That felt new to you, even though those are three-year-olds, right?

Carol

Right, I know. But she was told that-- well, this little boy was probably four or five, but that is not normal behavior that a child would do, that it's learned behavior. I don't know if it is or not. So now, after that, that was the end. They were never allowed to go back. She never let them play in that play area again.

Zoe Chace

You're worried. You're worried that things are changing.

Carol

Yeah, so I think that's it. When people see things that are not what they're used to, that's scary. I think the Peace in St. Cloud group is trying very hard. They want peace in here, in St. Cloud, but don't run over us. We're here, and we like it the way it is. So don't change it.

Zoe Chace

Of course, there were other ways for her to think about this incident at the mall. Like, this kid is emotionally disturbed. He had a bad day. There's something upsetting at home. Kids just hit each other sometimes. She could have concluded any of those things rather than "we're being run over by Muslim immigrants who behave differently than we do." One reason that's where she went was that this was the explanation that was emerging all around her. People were talking about Muslim immigrants at meetings, on her e-mail, on Facebook, and at talks that were popping up in the area.

This was another new development in St. Cloud. Central Minnesota was becoming a place where speakers were coming, speakers who spread the word about their perceived threat of Muslim immigration. Three years ago, 2013, Carol had gone to one of these talks in Little Falls, just outside St. Cloud. It was sponsored by the Central Minnesota Tea Party. She even bought the book written by the speaker, Brigitte Gabriel. It's called Because They Hate. She has not read all of it.

Ira Glass

Zoe Chace. Coming up, Zoe goes to one of those meetings, where they talk about Muslim immigrants, and she meets an elected official who believes that Sharia law has already taken over American cities. That's in a minute, from Chicago Public Radio, when our program continues.

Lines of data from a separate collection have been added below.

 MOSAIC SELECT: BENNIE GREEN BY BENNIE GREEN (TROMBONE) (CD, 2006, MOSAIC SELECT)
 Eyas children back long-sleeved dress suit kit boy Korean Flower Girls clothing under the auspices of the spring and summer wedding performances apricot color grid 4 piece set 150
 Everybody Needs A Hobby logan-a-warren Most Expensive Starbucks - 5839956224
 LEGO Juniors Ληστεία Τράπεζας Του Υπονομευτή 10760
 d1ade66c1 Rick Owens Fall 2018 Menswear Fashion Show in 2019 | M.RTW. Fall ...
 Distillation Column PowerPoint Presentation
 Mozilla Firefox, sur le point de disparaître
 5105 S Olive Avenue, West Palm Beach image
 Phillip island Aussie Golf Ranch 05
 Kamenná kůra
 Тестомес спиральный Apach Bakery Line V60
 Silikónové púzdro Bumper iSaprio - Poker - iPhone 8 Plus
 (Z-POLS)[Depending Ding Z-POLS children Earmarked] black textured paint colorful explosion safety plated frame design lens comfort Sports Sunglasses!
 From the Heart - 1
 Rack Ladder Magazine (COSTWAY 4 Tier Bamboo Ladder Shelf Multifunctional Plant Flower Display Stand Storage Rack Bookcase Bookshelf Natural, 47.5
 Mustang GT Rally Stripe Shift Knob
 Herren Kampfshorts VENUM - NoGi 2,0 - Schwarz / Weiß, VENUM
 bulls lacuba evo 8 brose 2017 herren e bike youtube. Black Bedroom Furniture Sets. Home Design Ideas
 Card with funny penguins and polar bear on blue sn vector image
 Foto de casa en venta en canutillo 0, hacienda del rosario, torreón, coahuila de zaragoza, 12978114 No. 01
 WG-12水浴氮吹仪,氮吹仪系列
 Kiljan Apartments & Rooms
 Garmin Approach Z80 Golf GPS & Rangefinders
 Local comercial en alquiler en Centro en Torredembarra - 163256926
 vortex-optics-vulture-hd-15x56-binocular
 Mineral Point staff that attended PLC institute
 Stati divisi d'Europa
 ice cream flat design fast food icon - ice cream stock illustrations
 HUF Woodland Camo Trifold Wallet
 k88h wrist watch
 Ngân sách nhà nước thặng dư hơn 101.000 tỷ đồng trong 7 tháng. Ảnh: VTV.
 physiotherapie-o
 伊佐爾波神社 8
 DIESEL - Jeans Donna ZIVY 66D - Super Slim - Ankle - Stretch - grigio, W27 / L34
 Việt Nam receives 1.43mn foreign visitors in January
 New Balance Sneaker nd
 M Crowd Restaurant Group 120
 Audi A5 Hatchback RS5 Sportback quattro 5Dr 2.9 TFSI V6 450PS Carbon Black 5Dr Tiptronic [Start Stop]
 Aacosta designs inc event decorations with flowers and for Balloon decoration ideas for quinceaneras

It's This American Life. I'm Ira Glass. Today's program, Will I Know Anyone at This Party?

So if you're just tuning in, we've been talking about how the Republican party is changing this year. Lots of Republican voters apparently are not so excited about the old Republican stuff, like shrinking the size of government and having free trade. Instead, this year, they are excited about cracking down on immigration. Zoe Chace is doing a story about St. Cloud, Minnesota, which is one of the front lines of this conflict in the party.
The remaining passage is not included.